Task objective |
Copy each of the following records word for word, without any changes.

Material for this task |

Begin

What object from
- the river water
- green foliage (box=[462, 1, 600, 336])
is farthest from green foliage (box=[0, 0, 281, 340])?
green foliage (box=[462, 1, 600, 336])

End

Solution to the problem |
What object from
- the river water
- green foliage (box=[462, 1, 600, 336])
is farthest from green foliage (box=[0, 0, 281, 340])?
green foliage (box=[462, 1, 600, 336])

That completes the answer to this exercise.